I was wondering about that myself, so I pulled out an envelope to scribble on.
It is thought that an instance of #ChatGPT runs on one Nvidia A-100 GPU and turns out on the order of 2 tokens per second. The new #OpenAI price of $ 0.002 per 1k-tokens would generate revenue of $ 126 per year. But the GPU draws about 250W of power, which is about 2,200 kwh over that year - let's say at 0.07/kwh that comes to $ 154. With these assumptions you could not even pay for energy, let alone depreciation of the GPU.
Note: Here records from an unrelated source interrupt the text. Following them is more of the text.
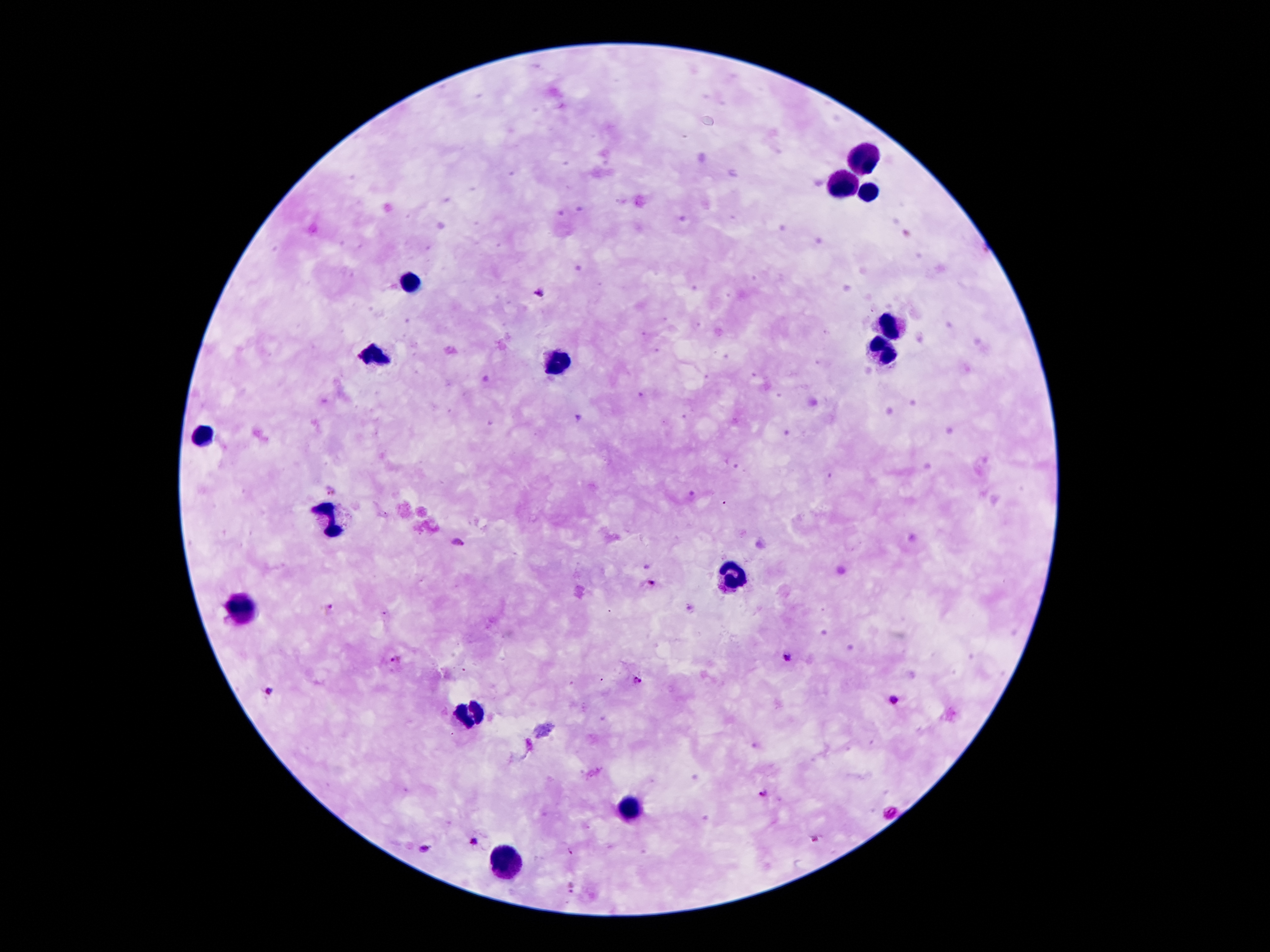

plasmodium_parasite_locations: 'approximate object centers, in pixels from the top-left corner: (x=538, y=293), (x=457, y=543), (x=648, y=567), (x=653, y=583), (x=328, y=609), (x=787, y=657), (x=396, y=659), (x=636, y=681), (x=270, y=690), (x=895, y=701), (x=762, y=793), (x=892, y=814), (x=814, y=839), (x=473, y=842), (x=424, y=850), (x=571, y=886)'
field_of_view: one from this slide
patient_malaria_status: positive for Plasmodium falciparum
stain: Giemsa
magnification: 100x
preparation: thick blood smear
capture: smartphone camera through the microscope eyepiece
image_size: 1270×952 pixels
leukocyte_locations: 'approximate object centers, in pixels from the top-left corner: (x=864, y=161), (x=845, y=183), (x=868, y=194), (x=408, y=281), (x=895, y=327), (x=883, y=352), (x=379, y=354), (x=564, y=365), (x=200, y=435), (x=335, y=519), (x=734, y=574), (x=244, y=607), (x=471, y=714), (x=631, y=811), (x=505, y=861)'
So let's try running the calculation backwards. If we assume an ROI of 30%, the cost of a single instance could be $10,000, a depreciation of 5 years and energy cost of $ 120 per year, the model would need to generate revenue of $ 2,800 per year and for that the instance would need to generate about 44 tokens per second. Which is about a factor of 20 more than we thought it could.
These are very crude estimates, and don't take significant economies of scale into account. But yes, in the end you'll need to put more models on a single hardware instance, use cheaper hardware, and speed up the generation. All of that.
Or just eat the loss.
🙂
@boris_steipe @TedUnderwood Wow. I didn't realise that gpt was so big and slow.
@eliocamp @boris_steipe I believe the original GPT-3 required multiple GPUs; if they’ve got it down to one that’s an a achievement
@eliocamp @TedUnderwood@sigmoid.socia
I just re-checked the basic parameters of #ChatGPT generation cost hat I had noted down in December from a tweet by Tom Goldstein ...
https://twitter.com/tomgoldsteincs/status/1600196981955100694
He noted that you can rent an A100 instance for $3.00 per hour on the Azure cloud and he extrapolated a frequency of 0.35 s /per word per card and 8 cards per server. So that's about what I had estimated. Except that renting that to run it yourself would cost about $0.20 per 1k-tokens and OpenAI is now charging 1% of that.
🙂
@boris_steipe Fascinating! Unless this is a hell of a loss leader, it’s gotten smaller.